The Supreme Court’s decision in United States v. Windsor (2013), which struck down the Defense of Marriage Act’s (DOMA) exclusive definition of “marriage” and “spouse” as unconstitutional, provided much for same-sex spouses to celebrate. In Windsor’s wake, immigration officials announced that same-sex binational couples may now petition for their foreign-national spouse to obtain lawful permanent residency in the United States.
Before a visa petition may be granted, however, the same-sex couple must prove that the marriage is valid under state law and qualifies under the Immigration and Nationality Act (INA). This article discusses the visa petition process with focus on how it affects same-sex couples that reside in Texas.
To determine whether a marriage is valid under state law, immigration officials generally look to the law of the state of the celebration of the marriage, but they historically have also considered the law of the state of residence to determine whether an exception applies to this general rule. In publishing answers to Frequently Asked Questions (FAQ), the U.S. Citizenship and Immigration Services (USCIS) initially acknowledged that “limited exceptions” exist where it would take into account “individual, fact-specific circumstances” in adjudicating visa petitions where the couple married in a state that recognizes same-sex marriages but resides in one that does not.
On July 17, 2013, the Board of Immigration Appeals (BIA) held in Matter of Zeleniak that a same-sex marriage will be recognized for immigration purposes if it is valid under the laws of the state where it was celebrated. Advocacy groups such as the American Immigration Lawyers Association have urged USCIS to adopt the BIA’s decision, which makes no mention of any deference to the law of the state of residence, as controlling law.
Rather than explicitly doing so, USCIS issued a revised answer to its FAQ series, declaring that “[j]ust as USCIS applies all relevant laws to determine the validity of an opposite-sex marriage, we will apply all relevant laws to determine the validity of a same-sex marriage.”
Citing to an approved visa petition of a same-sex couple that wed in New York but resides in Florida (a state which does not recognize same-sex marriage), advocacy groups have been quick to believe that USCIS will not consider the law of the state of residence in assessing whether a same-sex marriage is valid for immigration purposes. Texas lawyers, however, should exercise caution in advising clients to simply run off to get married in a state that recognizes same-sex marriage only to return immediately and resume their residence in Texas before filing a visa petition with USCIS.

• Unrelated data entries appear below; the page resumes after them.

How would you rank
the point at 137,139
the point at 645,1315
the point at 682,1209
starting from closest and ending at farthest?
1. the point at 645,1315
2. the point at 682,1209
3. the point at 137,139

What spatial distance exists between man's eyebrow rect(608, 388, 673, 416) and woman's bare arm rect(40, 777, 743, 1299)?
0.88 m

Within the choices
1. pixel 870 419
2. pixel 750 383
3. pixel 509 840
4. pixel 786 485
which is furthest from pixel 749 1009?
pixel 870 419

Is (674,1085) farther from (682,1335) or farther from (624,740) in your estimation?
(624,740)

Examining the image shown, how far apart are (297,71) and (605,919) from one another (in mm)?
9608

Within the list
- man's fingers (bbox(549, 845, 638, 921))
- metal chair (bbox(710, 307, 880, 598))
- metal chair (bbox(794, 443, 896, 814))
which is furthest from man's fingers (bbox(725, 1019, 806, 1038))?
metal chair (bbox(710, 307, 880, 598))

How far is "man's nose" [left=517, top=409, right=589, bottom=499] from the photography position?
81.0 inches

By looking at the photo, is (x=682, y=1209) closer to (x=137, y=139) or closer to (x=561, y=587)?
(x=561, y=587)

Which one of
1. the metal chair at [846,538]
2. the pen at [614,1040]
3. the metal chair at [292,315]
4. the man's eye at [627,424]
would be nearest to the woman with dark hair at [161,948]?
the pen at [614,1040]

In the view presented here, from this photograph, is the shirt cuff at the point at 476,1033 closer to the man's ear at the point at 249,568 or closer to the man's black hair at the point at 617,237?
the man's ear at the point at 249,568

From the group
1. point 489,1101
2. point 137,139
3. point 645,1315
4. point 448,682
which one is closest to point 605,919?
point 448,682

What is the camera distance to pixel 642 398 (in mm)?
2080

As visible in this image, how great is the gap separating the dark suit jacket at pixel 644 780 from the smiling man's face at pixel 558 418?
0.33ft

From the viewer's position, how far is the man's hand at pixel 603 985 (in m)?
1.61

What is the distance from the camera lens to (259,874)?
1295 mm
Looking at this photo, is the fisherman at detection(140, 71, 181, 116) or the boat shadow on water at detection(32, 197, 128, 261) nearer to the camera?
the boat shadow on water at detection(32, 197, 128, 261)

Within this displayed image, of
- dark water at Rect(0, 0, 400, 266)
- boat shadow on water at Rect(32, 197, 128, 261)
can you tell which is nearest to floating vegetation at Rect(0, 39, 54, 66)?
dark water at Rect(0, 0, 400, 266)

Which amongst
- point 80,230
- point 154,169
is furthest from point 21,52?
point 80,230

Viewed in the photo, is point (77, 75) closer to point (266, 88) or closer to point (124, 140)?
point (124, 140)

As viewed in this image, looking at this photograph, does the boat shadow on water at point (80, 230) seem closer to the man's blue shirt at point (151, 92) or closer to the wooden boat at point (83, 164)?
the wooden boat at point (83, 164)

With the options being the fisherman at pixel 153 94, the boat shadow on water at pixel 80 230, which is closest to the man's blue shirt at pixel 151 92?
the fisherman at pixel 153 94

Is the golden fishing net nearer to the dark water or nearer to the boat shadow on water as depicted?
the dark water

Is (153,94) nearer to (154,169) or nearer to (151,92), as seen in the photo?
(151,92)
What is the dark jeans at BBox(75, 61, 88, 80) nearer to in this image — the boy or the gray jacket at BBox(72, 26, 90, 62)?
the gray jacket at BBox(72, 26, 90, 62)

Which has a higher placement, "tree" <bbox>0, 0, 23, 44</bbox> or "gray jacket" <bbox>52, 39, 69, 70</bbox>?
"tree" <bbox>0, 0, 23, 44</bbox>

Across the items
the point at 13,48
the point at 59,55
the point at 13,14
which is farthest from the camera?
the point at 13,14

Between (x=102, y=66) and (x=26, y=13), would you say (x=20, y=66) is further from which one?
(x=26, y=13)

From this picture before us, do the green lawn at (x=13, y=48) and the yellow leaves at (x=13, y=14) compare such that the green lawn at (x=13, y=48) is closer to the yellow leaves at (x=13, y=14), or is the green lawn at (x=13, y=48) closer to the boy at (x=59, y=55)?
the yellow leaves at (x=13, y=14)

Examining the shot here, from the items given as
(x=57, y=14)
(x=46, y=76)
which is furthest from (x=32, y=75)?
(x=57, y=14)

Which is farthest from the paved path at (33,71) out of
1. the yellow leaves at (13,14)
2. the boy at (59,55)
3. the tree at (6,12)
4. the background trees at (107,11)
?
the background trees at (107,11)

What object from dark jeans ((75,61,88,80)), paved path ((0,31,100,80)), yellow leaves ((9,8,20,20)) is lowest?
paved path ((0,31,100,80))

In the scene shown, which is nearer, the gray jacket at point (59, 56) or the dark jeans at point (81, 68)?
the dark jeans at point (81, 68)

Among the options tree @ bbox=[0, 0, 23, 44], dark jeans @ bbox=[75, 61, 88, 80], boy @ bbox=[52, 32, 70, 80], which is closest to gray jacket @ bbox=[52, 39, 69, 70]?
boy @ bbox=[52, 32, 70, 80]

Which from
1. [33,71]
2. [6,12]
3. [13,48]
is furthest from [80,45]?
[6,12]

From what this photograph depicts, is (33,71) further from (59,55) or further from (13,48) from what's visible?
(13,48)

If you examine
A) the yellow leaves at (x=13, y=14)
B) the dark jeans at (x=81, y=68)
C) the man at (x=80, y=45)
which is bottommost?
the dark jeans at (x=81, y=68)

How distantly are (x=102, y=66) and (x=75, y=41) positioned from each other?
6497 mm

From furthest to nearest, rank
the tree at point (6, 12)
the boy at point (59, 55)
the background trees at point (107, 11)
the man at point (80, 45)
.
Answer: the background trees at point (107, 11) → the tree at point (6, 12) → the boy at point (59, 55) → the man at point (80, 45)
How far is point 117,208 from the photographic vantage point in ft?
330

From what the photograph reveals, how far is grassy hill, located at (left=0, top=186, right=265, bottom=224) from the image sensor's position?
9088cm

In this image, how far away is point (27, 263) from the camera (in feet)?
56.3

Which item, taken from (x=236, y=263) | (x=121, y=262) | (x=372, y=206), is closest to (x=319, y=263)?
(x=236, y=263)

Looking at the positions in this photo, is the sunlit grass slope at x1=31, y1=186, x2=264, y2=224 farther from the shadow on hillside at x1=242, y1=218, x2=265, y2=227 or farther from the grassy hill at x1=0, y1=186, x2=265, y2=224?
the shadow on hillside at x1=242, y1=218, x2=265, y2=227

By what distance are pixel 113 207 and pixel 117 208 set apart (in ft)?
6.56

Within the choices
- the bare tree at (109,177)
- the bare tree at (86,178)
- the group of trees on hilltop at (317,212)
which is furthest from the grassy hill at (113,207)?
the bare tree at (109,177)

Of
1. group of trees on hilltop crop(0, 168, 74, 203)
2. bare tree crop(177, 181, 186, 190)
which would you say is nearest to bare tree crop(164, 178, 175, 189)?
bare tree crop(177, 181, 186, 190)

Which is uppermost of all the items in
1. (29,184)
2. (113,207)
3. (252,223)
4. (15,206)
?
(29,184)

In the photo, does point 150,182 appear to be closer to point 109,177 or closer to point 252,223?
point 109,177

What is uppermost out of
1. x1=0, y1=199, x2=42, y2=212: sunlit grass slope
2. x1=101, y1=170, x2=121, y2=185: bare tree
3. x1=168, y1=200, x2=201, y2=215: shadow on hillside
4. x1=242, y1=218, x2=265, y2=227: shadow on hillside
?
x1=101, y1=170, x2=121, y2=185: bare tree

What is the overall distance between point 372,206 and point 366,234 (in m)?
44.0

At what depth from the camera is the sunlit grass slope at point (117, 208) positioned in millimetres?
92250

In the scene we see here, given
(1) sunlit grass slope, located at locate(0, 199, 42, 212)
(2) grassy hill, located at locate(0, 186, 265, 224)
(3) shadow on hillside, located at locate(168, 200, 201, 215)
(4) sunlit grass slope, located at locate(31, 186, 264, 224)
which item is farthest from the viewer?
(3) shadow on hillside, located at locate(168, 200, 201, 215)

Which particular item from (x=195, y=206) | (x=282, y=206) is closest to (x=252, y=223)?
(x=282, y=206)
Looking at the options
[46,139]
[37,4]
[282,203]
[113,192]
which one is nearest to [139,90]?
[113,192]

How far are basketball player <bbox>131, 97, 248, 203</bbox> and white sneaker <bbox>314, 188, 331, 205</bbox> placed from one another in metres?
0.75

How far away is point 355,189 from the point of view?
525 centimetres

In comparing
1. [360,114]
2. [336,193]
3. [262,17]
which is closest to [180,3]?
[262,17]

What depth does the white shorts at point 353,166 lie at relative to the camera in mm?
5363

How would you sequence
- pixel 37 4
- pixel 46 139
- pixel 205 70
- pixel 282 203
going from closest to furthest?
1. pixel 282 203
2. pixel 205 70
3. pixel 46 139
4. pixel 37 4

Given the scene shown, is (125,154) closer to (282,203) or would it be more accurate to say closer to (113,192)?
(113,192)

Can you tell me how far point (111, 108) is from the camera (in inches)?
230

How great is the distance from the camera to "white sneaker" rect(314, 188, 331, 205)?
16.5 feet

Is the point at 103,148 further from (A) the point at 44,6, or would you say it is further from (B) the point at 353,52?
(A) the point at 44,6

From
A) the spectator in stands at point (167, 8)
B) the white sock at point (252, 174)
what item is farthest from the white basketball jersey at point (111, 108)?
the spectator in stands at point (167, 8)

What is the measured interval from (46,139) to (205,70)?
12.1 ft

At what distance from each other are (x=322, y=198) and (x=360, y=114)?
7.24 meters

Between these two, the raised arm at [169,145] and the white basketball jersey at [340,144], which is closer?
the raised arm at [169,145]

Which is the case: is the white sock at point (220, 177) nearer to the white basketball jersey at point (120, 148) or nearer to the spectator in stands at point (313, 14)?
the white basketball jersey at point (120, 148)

Although Texas does not yet have a marriage-evasion statute and cannot regard the cohabitation of same-sex couples as “criminal,” it is possible that USCIS or the BIA will recognize under Matter of Zappia (BIA 1967) that Texas — in light of its constitution and statutes — has a “strong public policy” against recognizing same-sex marriages. Such a conclusion could lead immigration officials to defer to the law of the state of Texas and thereby undermine the approval of any visa petition filed by same-sex binational couples who reside in Texas but simply married in another state.
Finally, even if a same-sex marriage is valid under state law, it still must qualify under the INA. In the pre-DOMA decision of Adams v. Howerton (1982), the 9th U.S. Circuit Court of Appeals explained that Congress has broad, if not plenary, power over immigration matters and “may enact statutes which, if applied to [American] citizens, would be unconstitutional.” Basing its decision primarily on the INA itself, it found that “[n]othing in the INA, the 1965 amendments or the legislative history suggests that the reference to ‘spouse’ . . . was intended to include a person of the same sex as the citizen in question.”
As the Supreme Court’s rejection of DOMA does not alter this alleged congressional intent of the INA, immigration officials need to address this issue squarely in a published opinion. Otherwise, Windsor and Zeleniak merely have created a regime where same-sex binational couples who married in a state that recognizes same-sex marriage but reside in a state that does not (such as Texas) may not even be considered “married” under federal immigration law as long as they reside in that state.